His grin melted away, replaced by a trace of hurt. "River? What's wrong?"

"It leaches light from everything she touches. Don't get near it or all the streamers will disappear. Only duty will be left, stripped of joy."

"I don't understand," he said, a little sadly. She had tried to save him, tried to let him nurture the gold within, but it was draining away anyway, the warm amber tones that softened his intense, stormy hues replaced with echoes of the black shadows that followed in River's footsteps, haunted the places she would go, left behind a taint on all that she touched.

"Leave me alone!" she screamed at him, enraged suddenly. "Don't touch, don't touch, don't touch! A museum piece, shown to the highest bidders, taken out like a toy. Put her back on the shelf, turn off the lights, forget she's there, but she stays, hidden deep down—don't make a sound!"

"Oh, River." An exhalation, a lament, an outpouring of compassion.

The warmth from Kaylee was completely gone from him, and it was such a sad feeling, a sad thought, a sad touch in his mind, that she began to weep, tears leaking from her, a river whose source was _his_-River buried so incredibly deep and yet still mourning for all that had been lost.

"Simon, I stole all the gold," she murmured, and clung to him when he tentatively took her into his arms. "I stole it and now you'll have to go back for more, but you can't because the walls are too high."

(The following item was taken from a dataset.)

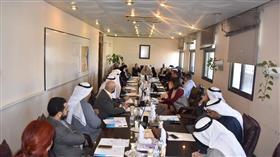 «بلدية الكويت»: وضع خطة لتحسين إدارة النفايات الصلبة بطريقة استراتيجية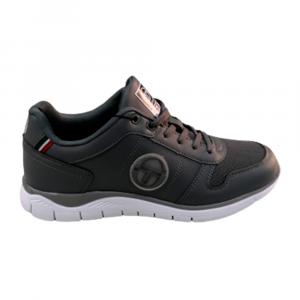 Sneakers Uomo Sergio Tacchini STM117015-4242  -10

She thought she remembered a feeling of empowerment, of hope, but it was too far gone, maybe only a dream, or the memory of a dream, and so she leaned on Simon, needing his strength, craving his resolve, basking in his love.

A blink, a shift in position and time and temperament, and there were tiny pinpricks of light shining in the darkness, symbols of years that had passed, only some of which she remembered. More pinpricks of light, bubbles glowing with individual colors and thoughts and voices, surrounding the cake where glowed the candles combating the darkness and representing the years of life that saved her from total despair and a descent into madness unhalted by his hand grasping hers. Eight individuals, eight voices, eight people…and her. Alone, isolated, different, broken.

"I didn't get you anything," she informed him solemnly, an unnecessary statement because surely he already knew that. The last gift she could remember giving him had been a blue sweater she had told him would keep him warm at MedAcad, and the red medkit she had pulled out to give him only after he made a show of being pleased with the sweater. Since then, she had given him only intransient things, abstract concepts that bound him in concrete chains—the life of a fugitive, the loneliness of a person trapped between the crew and his sister, the infrequent smiles that infused him with strength and hope whenever they snuck their way past the barricade left by torment and shattered sleep.

Simon's light glowed brighter as he looked away from the candles, upward into Kaylee's face, around at the smiling, happy faces of the people he often thought cared little for him or resented him for the trouble he brought to their home. There was something tender and slender and kinder in his being, something that made carpets appear between the shelves of his life, tapestries decorate the walls, a crooked cake with multi-colored chocolate sit proudly in a highly visible corner beneath a captured snapshot image of the generosity, the acceptance surrounding him, even Jayne with his finger in the frosting. Even River with a fledgling smile playing around her lips, making her look real, making her look happy.

And she was.

Simon was happy, so she was happy.

Two halves of the same whole, and maybe it wasn't doctor and assassin, after all. Maybe it was just doctor and patient.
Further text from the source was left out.